Second, because the river still carries enough sediment to block the
mouth of the river with sandbars, closing it to shipping, the federal
government maintains jetties extending more than 2 miles out into the
Gulf of Mexico. The jetties escort the soil into deep water, allowing
New Orleans to serve as the busiest port in the United States.
But all this deprives the coast -- from Texas to Mississippi -- of the
soil that created it. Coupled with development and levees preventing
replenishment of the land with new sediment, this caused much of the
city to fall below sea level.
Yet these forces have been at work for a century and alone did not put
New Orleans in desperate straits. Virtually all cities near mouths of
deltaic rivers are below sea level. Amsterdam's Schiphol Airport lies
14 feet below sea level, lower than New Orleans. Near Sacramento,
developers want to build on land 20 feet below sea level.
What has enormously increased New Orleans' vulnerability is a more
recent problem: offshore oil and gas wells. These wells account for
more than 30 percent of U.S. domestic energy production. To service
them, the oil industry dug 8,000 miles of pipelines and canals through
the coastal marsh; every inch of those canals and pipelines lets salt
water eat away at the land.
As a result, 2,000 square miles of Louisiana's coast -- some of it
barrier islands, some marsh and some once seemingly as solid as the
land just below Cape Girardeau -- has melted into the sea. The
overwhelming majority of the loss has come in the past 50 years.

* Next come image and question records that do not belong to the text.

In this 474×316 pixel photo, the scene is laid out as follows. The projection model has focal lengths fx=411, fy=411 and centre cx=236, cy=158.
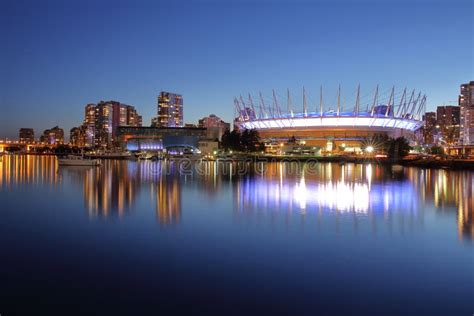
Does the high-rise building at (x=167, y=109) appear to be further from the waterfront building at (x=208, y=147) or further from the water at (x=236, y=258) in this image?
the water at (x=236, y=258)

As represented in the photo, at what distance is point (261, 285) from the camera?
20.5 ft

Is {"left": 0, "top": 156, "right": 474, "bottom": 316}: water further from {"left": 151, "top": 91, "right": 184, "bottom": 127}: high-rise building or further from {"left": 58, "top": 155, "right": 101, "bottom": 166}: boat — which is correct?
{"left": 151, "top": 91, "right": 184, "bottom": 127}: high-rise building

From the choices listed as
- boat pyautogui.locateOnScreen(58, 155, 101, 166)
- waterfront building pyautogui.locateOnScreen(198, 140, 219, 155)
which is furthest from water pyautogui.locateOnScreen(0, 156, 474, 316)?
waterfront building pyautogui.locateOnScreen(198, 140, 219, 155)

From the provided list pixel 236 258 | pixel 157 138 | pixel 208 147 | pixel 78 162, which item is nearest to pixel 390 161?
pixel 78 162

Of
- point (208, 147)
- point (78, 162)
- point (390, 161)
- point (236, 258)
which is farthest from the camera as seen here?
point (208, 147)

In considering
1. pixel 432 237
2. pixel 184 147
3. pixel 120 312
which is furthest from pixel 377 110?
pixel 120 312

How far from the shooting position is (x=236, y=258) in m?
7.77

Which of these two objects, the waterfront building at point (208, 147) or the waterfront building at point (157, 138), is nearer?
the waterfront building at point (208, 147)

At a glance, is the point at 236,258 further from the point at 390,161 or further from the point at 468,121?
the point at 468,121

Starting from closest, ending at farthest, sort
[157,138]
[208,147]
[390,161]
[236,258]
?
[236,258] < [390,161] < [208,147] < [157,138]

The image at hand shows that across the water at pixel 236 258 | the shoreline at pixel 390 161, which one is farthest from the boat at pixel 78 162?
the water at pixel 236 258

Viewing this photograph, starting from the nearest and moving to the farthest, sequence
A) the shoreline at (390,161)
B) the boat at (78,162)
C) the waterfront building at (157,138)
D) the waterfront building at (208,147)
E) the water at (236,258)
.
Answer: the water at (236,258)
the shoreline at (390,161)
the boat at (78,162)
the waterfront building at (208,147)
the waterfront building at (157,138)

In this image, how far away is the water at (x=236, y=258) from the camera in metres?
5.60

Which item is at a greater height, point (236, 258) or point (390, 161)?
point (390, 161)
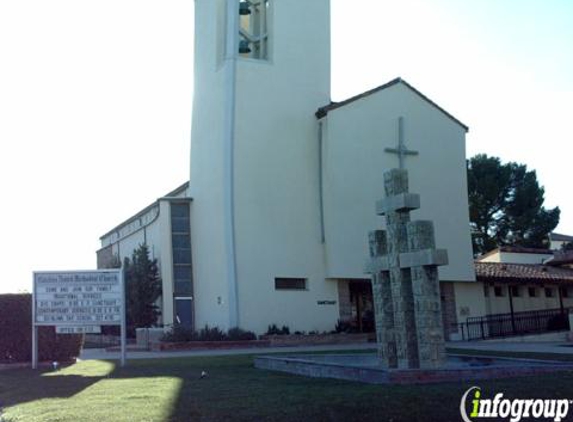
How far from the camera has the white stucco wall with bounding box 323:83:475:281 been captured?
3177 centimetres

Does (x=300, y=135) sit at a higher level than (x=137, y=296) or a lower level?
higher

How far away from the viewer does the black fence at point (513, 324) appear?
33344 mm

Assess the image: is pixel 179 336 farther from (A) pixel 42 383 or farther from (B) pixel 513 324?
(B) pixel 513 324

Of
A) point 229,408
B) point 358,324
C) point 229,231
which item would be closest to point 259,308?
point 229,231

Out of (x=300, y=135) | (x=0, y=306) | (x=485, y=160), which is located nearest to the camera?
(x=0, y=306)

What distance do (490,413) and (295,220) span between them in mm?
23536

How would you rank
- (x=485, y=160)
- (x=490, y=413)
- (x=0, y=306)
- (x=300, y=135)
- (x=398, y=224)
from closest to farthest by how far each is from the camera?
(x=490, y=413) < (x=398, y=224) < (x=0, y=306) < (x=300, y=135) < (x=485, y=160)

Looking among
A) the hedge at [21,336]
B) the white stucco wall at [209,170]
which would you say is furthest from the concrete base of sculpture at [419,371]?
the white stucco wall at [209,170]

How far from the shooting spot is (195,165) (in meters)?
33.4

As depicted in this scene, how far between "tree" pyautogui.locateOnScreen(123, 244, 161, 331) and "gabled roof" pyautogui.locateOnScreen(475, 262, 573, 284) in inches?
630

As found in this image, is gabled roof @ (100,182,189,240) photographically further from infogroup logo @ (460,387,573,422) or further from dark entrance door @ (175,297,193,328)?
infogroup logo @ (460,387,573,422)

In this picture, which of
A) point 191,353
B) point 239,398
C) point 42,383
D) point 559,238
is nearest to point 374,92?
point 191,353

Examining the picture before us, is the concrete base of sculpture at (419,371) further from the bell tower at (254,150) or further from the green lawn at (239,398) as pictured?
the bell tower at (254,150)

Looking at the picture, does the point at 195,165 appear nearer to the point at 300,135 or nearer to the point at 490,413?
the point at 300,135
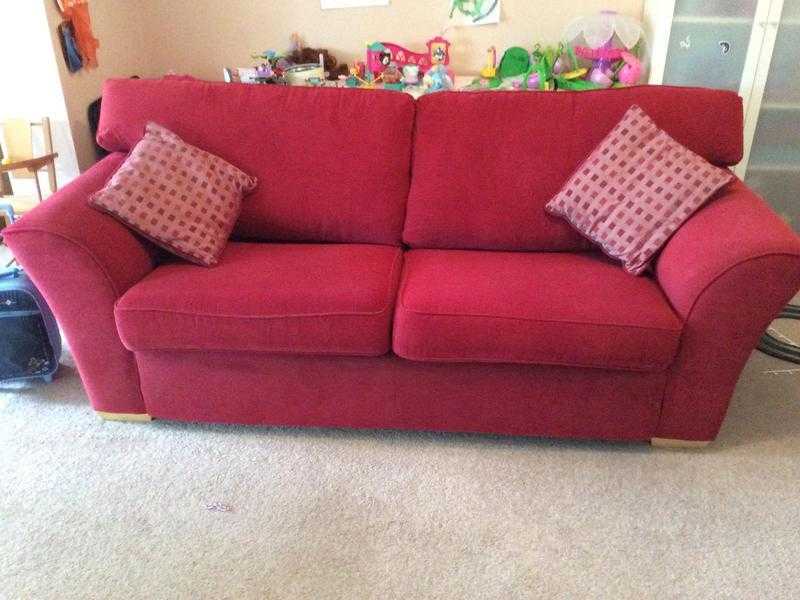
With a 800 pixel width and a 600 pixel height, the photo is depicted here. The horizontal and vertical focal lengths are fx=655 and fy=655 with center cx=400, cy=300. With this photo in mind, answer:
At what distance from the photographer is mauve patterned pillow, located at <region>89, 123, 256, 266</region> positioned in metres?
1.81

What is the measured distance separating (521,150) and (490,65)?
1.39m

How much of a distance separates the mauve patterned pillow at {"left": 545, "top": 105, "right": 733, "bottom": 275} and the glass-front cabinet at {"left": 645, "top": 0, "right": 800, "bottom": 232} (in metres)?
1.35

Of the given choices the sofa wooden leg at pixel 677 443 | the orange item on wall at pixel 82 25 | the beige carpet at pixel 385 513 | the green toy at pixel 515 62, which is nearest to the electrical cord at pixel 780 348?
the beige carpet at pixel 385 513

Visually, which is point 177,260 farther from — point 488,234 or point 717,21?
point 717,21

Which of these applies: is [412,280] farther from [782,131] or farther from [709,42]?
[782,131]

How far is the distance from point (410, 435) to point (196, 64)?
2578 mm

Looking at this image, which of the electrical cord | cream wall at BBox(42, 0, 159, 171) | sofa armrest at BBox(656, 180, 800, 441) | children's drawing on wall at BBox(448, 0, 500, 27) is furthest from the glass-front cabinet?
cream wall at BBox(42, 0, 159, 171)

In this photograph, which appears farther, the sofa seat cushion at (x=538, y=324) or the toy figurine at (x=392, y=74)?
the toy figurine at (x=392, y=74)

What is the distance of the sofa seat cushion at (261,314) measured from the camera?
168 cm

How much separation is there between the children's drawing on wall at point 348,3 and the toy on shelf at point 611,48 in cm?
98

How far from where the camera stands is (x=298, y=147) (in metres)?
2.08

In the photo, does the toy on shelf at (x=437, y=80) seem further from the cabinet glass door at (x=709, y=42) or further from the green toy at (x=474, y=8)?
the cabinet glass door at (x=709, y=42)

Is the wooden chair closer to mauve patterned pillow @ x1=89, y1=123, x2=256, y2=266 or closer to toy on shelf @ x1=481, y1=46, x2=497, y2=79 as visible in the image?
mauve patterned pillow @ x1=89, y1=123, x2=256, y2=266

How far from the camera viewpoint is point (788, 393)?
6.79 feet
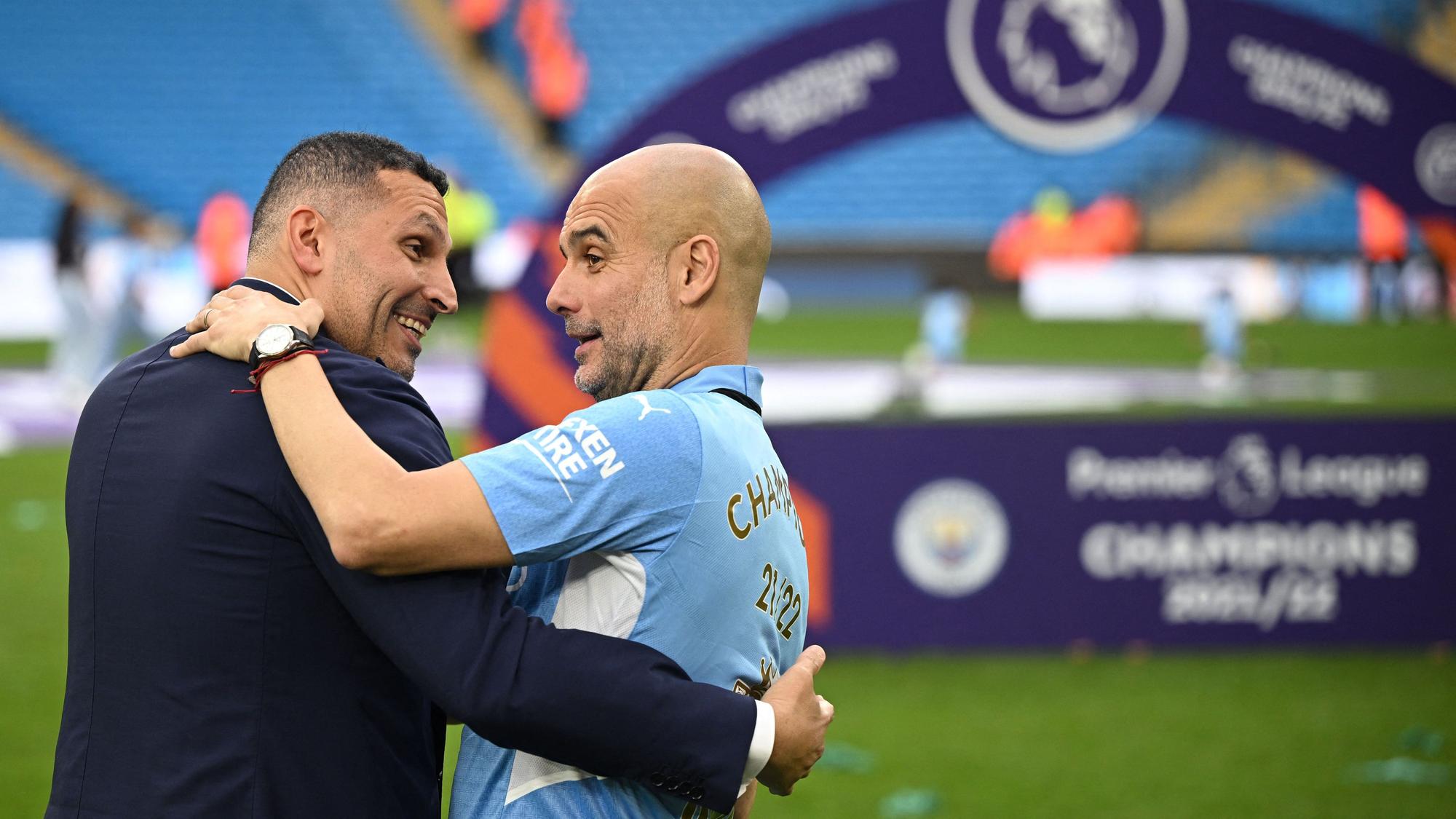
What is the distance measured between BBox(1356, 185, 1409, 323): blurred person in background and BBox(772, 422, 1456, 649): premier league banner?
104 centimetres

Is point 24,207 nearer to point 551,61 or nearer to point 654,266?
point 551,61

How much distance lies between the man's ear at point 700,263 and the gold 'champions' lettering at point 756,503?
281mm

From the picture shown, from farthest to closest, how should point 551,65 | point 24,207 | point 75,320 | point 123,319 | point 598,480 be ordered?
point 551,65
point 24,207
point 75,320
point 123,319
point 598,480

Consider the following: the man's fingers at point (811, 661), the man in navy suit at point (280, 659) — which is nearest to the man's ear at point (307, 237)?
the man in navy suit at point (280, 659)

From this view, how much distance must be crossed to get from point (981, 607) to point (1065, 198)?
16.9 meters

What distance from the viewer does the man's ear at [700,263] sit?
2.09m

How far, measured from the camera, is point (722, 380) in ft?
6.81

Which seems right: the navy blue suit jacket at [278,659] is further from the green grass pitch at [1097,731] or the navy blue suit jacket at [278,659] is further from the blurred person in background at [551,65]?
the blurred person in background at [551,65]

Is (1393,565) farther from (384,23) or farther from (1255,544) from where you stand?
(384,23)

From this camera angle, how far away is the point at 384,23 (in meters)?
23.1

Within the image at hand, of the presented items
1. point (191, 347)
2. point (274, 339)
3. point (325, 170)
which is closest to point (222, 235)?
point (325, 170)

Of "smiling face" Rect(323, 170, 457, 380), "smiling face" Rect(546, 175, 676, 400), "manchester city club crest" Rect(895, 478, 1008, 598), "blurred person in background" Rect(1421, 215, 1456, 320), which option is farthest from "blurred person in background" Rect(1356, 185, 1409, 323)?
"smiling face" Rect(323, 170, 457, 380)

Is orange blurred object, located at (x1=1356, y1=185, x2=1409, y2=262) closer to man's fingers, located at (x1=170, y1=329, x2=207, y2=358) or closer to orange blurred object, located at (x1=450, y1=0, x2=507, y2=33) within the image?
man's fingers, located at (x1=170, y1=329, x2=207, y2=358)

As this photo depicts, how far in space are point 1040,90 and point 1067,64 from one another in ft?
0.51
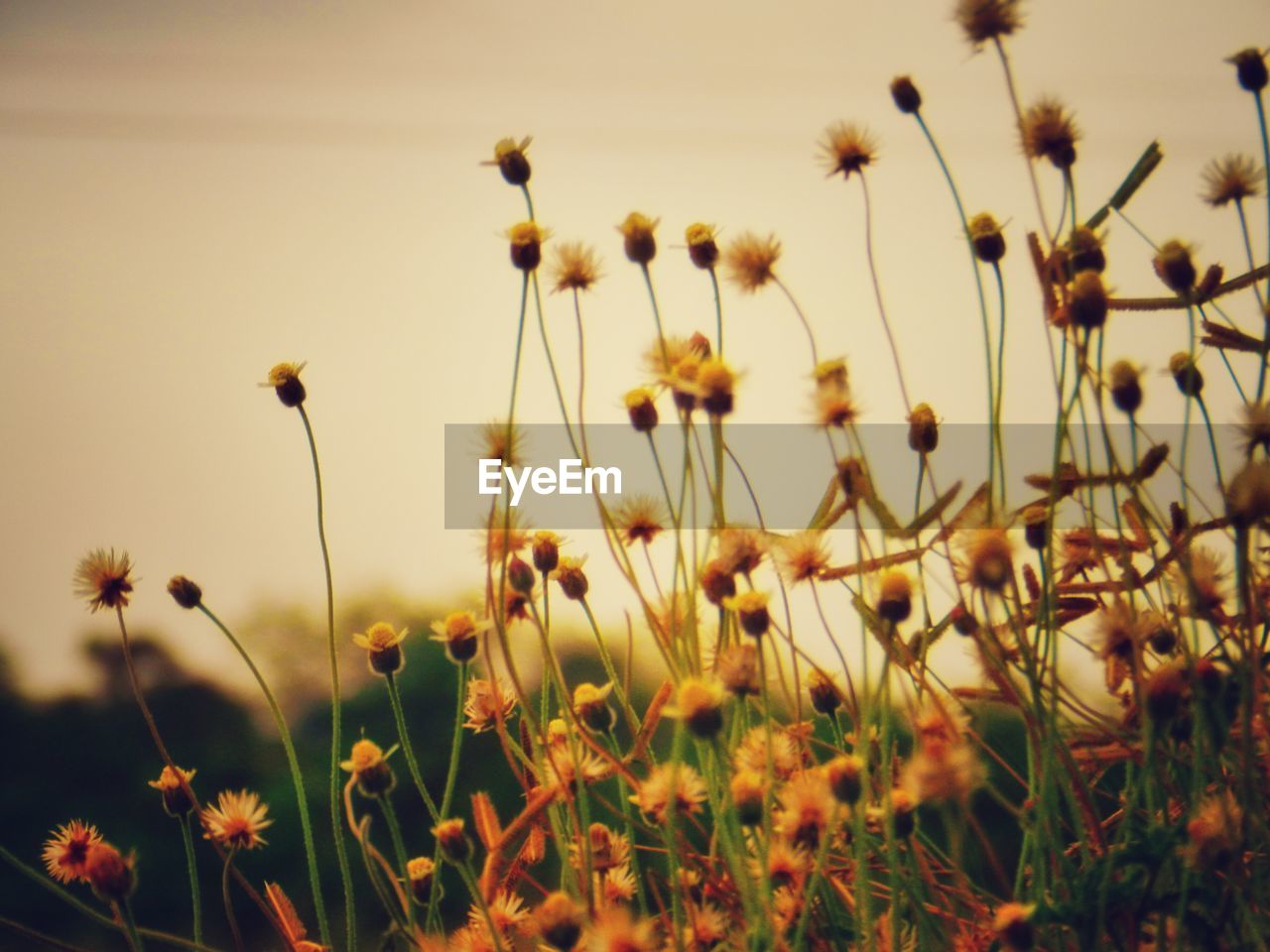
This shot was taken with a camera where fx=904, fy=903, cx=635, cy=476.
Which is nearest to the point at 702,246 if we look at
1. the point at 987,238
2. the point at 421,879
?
the point at 987,238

All of that land once defended New Orleans against the full force of
hurricanes, soaking up many feet of storm surges. Barrier islands that
no longer exist once helped defend both the Louisiana and Mississippi
Gulf Coast.
So, protecting people hundreds of miles north of New Orleans from river
floods, making Pittsburgh, Minneapolis and Tulsa into ports with ocean
access and supplying oil and gas to America have all made New Orleans
vulnerable.
Yet New Orleans can be protected against great storms. Levees that
survive overtopping would be step one. Step two is building storm surge
barriers, as the Netherlands, Great Britain, Italy and even Providence,
have.
Step three -- the most important and most expensive -- is restoring the
coast. The river still carries enough sediment that, directed to the
right places, it can provide significant protection to the city, even
with the expected rise in sea level. Restoring the coast will cost an
estimated $14.1 billion -- spread over 25 to 30 years. By contrast,
Iraq costs $6 billion a month.
Giving Louisiana the same share of tax revenue from its offshore wells
that New Mexico, Wyoming and other states get from wells drilled on
federal land would cover 100 percent of the cost. Those states justify
getting their share because of the environmental and infrastructure
costs that drilling causes, yet their costs are insignificant compared
with Louisiana's.
More important, protecting New Orleans is the classic example of something we can't afford not to do.
Those who believe New Orleans can survive as a smaller city and still
serve the rest of the country as a port are mistaken. Louisiana
continues to erode: the equivalent of roughly a football field melts
into the sea every hour.
If nothing is done, the city will become a fragile walled island under
constant assault. Nor can the port move to Baton Rouge. The port runs
along almost 70 miles of river, much of which will be threatened.
Energy infrastructure will become even more vulnerable than the city,
and we'll suffer constant supply disruptions and Katrina-like price
spikes.
The Strategic Petroleum Reserve won't help; Katrina knocked out its
pumps and pipelines. Indeed, rebuilding Louisiana's coast might be the
only thing environmentalists and the energy industry agree on.
The most important step in rebuilding New Orleans is assuring residents
and investors that it will be safe. The most important part of that is
committing to build Category 5 hurricane protection. It isn't just New
Orleans that needs it; the national economy needs it.